24th March 2020
As businesses endeavour to carry on so far as is possible amid the disruption caused by the Coronavirus crisis, one area in which practical difficulties will need to be quickly overcome is the service and receipt of legal notices. Commercial dispute resolution specialists Gwendoline Davies and Nick McQueen offer their expert advice.
Legal and procedural traps for the unwary mean that the drafting and service of legal notices is a notoriously tricky area even in the best of times. The consequences of getting a legal notice wrong, or of missing immediate receipt of any notice served on your business, can be so significant that our advice is routinely that legal notices should be prepared or reviewed respectively, by experts in the field. In these unprecedented times, however, where the impact of the Coronavirus is forcing the closure of offices and other business premises, the practical difficulties associated with serving and receiving legal notices are brought even more sharply into focus.

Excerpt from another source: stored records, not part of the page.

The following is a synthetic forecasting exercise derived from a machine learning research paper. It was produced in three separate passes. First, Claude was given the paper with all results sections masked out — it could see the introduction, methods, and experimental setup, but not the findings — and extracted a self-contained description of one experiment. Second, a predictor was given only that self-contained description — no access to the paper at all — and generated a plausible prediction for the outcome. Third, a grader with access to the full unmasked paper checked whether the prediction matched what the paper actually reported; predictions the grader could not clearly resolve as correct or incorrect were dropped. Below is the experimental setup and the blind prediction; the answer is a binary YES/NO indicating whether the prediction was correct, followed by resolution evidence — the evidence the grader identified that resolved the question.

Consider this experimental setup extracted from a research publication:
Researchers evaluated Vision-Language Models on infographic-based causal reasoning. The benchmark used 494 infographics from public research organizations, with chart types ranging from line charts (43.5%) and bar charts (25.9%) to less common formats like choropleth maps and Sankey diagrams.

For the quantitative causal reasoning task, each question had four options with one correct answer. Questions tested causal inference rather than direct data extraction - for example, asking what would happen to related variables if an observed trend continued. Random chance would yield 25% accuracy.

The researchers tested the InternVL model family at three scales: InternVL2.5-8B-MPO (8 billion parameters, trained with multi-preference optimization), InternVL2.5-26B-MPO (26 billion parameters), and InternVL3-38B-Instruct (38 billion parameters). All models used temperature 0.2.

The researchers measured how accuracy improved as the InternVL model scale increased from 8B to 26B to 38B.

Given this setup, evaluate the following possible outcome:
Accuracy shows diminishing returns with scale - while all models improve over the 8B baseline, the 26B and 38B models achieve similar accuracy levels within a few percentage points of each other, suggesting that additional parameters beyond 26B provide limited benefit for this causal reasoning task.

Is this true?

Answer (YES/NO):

Whether you are a business seeking to serve notices to terminate contracts, break leases, commence warranty or other claims, or similar; or whether you are a business concerned to ensure that any legal notices served upon you are received, reviewed and dealt with urgently and effectively, the following legal and practical advice should assist.
The immediate receipt and review of any legal notice served on a business is necessary for a number of reasons. For example, it will be essential, in every case, to ascertain the validity of any notice served, so that the business knows whether or not the notice has legal force. Where a notice is valid, it will inevitably be the case that some consequential action or decision will need to be taken by the business – usually within a strict period and often with time being of the essence.
The closure of business premises, not to mention potential disruption to postal and other delivery services, will cause significant practical difficulties when it comes to the receipt and urgent review of legal notices – not least in circumstances where a notice is deemed served at the point of posting (as opposed to at the point of receipt), which is very commonly the case.
So what can businesses do?
As is apparent from the above, most modern commercial contracts and leases contain detailed service of notice clauses which contain specific legal and procedural obligations and requirements. If those provisions are not strictly complied with, any notice can be invalidated. The consequences of that can be devastating for the serving party – for example where an invalid notice means that a once-and-for-all break option is lost, or a time-limited warranty claim is precluded.
A good tip, when it comes to the service of any legal notice, is to remember the mantra: who, when and how?
Immediately a party considers serving a notice, it should ascertain exactly:
Who is required to give notice and on whom the notice should be served. (Consider the party/counter-party itself? Legal representatives? Other agents? Have there been any assignments, novations or variations which change the position? What are the current names and addresses/contract arrangements for the relevant parties/agents?)
When the notice should be served, including whether there are any long-stop dates for service or for completion of any other conditional/procedural steps (such as commencing any follow-on court claims, or the like) .
The ‘how‘ is particularly important in the context of Coronavirus-related closures. It covers the content of the notice; the form of the notice and any strict procedural requirements; and the fact that service must be effected in accordance with any contractually specified method and at any contractually specified (or any new/recently agreed?) place.
The consequences of dealing with service or receipt of any legal notices can be too costly to gamble in the ordinary course of business – never mind in light of the additional legal and practical hurdles that arise from Coronavirus-related disruption.
The best advice is therefore for businesses to seek specialist legal advice at the earliest opportunity as to likely options or requirements for the service or receipt of notices over the next few months, so that suitable legal and practical preparation and planning can be undertaken.
For further information, advice and expert assistance, please do not hesitate contact Gwendoline Davies, Nick McQueen or any member of Walker Morris’ Litigation and Dispute Resolution department.
 Albeit parties should note the legal position if the contract/lease contains any anti-variation/no oral modification provisions. See our recent briefing for further information and advice
 It is also important to bear in mind, when calculating dates, that there may be different dates to ascertain. For example, depending on the nature and wording of the notice clause, you may need to know the date on which a notice actually has to take effect; the date by which it has to be served on (i.e. received by) the receiving party; and/or the date by which it has to be issued. All of those dates can be influenced by other factors (such as the required method of valid service; how long that will take; whether the contract designates when service will take place or whether the contract relies on external deeming provisions; whether there are any weekends/bank holidays to take into account and/or whether only working/business days count (which can differ across different countries); and so on.